Визитеры, собственное веселье и монологи заметно утомили старого Кассава.
– Иди–ка к Элоди, малыш, – говорит он усталым глухим голосом.
А мне того и надо: снизу, где в одном из бескрайних мрачных подвалов разместилась кухня, огромная, словно конференц–зал, доносится запах свежеиспеченных вафель и изысканный аромат масла, топленного с корицей и сахаром.
Иду по бесконечному темному коридору – далеко впереди слабо мерцает светлый прямоугольник.
Там, в открывшейся глубине необъятного вестибюля, бойкое сияние газового рожка выхватывает из сумрака фасад крохотного, словно игрушечного магазинчика – будто смотришь на него в перевернутую подзорную трубу.
У этой москательной лавчонки, словно прильнувшей к груди хозяйского дома–покровителя, весьма примечательная история… Впрочем, еще будет время к ней вернуться.
Через открытую дверь видно прилавок потемневшего дерева, всевозможные склянки с едкими веществами, связки бумажных пакетиков; и Нэнси с приказчиком Матиасом – близко, даже чересчур близко прильнувших друг к другу.
Но это зрелище не особенно меня интересует: аппетитный зов кухни куда сильнее праздного юного любопытства.
Веселая песенка булькающего масла и перестук вафельниц вносят радостную ноту в молчаливый вечерний сумрак.
– Явился, наконец, – ворчит моя старая няня Элоди, – а то доктор уже подбирался к твоим вафлям.
– Они в самом деле хороши, эти вафли, – сладкие, как раз такие я и люблю, – слышится слабый голосок из темного угла.

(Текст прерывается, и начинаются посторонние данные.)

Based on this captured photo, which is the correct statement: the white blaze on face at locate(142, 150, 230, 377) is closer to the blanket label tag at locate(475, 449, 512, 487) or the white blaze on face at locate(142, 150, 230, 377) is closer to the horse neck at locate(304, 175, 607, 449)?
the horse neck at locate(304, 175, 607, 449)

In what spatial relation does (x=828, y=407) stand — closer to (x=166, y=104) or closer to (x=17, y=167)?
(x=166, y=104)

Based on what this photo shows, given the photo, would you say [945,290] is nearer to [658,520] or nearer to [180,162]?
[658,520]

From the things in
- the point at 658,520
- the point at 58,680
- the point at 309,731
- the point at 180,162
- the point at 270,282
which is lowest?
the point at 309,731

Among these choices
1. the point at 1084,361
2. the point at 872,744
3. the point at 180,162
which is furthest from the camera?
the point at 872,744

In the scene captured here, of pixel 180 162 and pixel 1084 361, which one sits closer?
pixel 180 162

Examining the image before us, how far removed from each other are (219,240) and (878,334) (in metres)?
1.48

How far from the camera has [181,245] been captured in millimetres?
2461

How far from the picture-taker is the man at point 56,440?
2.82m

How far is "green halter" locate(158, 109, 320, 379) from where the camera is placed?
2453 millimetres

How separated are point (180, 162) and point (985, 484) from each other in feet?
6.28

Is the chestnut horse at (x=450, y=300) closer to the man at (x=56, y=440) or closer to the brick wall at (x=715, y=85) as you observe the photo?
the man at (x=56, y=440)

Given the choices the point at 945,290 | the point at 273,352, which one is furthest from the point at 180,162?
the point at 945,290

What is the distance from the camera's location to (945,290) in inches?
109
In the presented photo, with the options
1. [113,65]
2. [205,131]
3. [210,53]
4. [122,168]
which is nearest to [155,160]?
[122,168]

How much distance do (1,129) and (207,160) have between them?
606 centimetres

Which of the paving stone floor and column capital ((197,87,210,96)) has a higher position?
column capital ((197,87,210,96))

В кухне нет газового освещения – подобное роскошество предусмотрено дядюшкой Кассавом только для лавки. Лампа с фитилем скупо освещает стол; тарелки белоснежного фарфора отвечают неожиданными бликами. Печь пышет теплом, и потоки горячего воздуха то и дело колеблют огонек свечи на каминной полке; рядом лежит черная чугунная вафельница.
– Как больной? – продолжает голосок. – Прекрасное самочувствие, не правда ли?
– Так вы думаете, он поправится, доктор?
– Поправится? И речи быть не может. Конец, медицина вынесла приговор Кассаву. Но я все же готов для него постараться.
Старческая, иссохшая, мертвенно–бледная, точно вылепленная из воска рука размахивает в свете лампы листком бумаги.
– Вот свидетельство о смерти и разрешение на предание земле – составлено должным образом и подписано мной лично. Только даты недостает. Кстати, еще вчера причиной смерти значилось двустороннее воспаление легких; однако я думаю, что «болезнь Брайта»[3] звучит куда внушительней.
Ведь надобно же оказать старине Кассаву хотя бы эту услугу, не так ли? А теперь, славная моя Элоди, я бы охотно угостился еще одной чудесной вафлей.
Так рассуждает доктор Самбюк: дядюшка хоть и примирился с его визитами, но не признает никаких предписаний.
Доктор такой тщедушный и маленький, что рядом с Элоди даже в высокой шляпе выглядит карликом – едва ей до подбородка достает, а ведь Элоди и сама не великанша.
Все личико у него в складках и морщинах, а на сей скомканной миниатюре внезапно выдается гладкий и мясистый розовый нос.
Прозрачная, словно воск, тонкая рука с неожиданной силой разламывает вафли на правильные квадратики и поливает их маслом и патокой.
– Пожалуй, я постарше его буду, хотя о нашем дорогом Кассаве трудно знать что–нибудь наверняка, а вот он уходит первым, – радостно кудахчет старый гурман. – Подобные события весьма утешительны в моем возрасте: так и кажется, а вдруг смерть про тебя забыла? Кто знает? Может, так оно и есть. Мы ведь связаны сорокалетней дружбой, искренней и прочной. Познакомились на пассажирской барже – Кассав возвращался с охоты, подстрелив пару веретенников. Я поздравил его с трофеем – не каждый стрелок добудет такую пугливую птицу.
Ну а он в ответ пригласил отведать дичинки. Разумеется, я не отказался! Да будет вам известно, мясо веретенника – если он успел нагулять жирку – даже нежней, чем у его родича бекаса.
И с тех пор меня нередко удостаивали приглашения в Мальпертюи.
Мальпертюи! Чернила тяжко сочатся с пера, когда скованная ужасом рука выводит на бумаге зловещее слово. В этом доме свершились многие судьбы, он подобен последней вехе на путях человеческих, воздвигнутой самим безжалостным роком. Я невольно отталкиваю мрачный образ, отступаю перед ним, словно пытаюсь отсрочить его неотвратимый выход на авансцену моей памяти.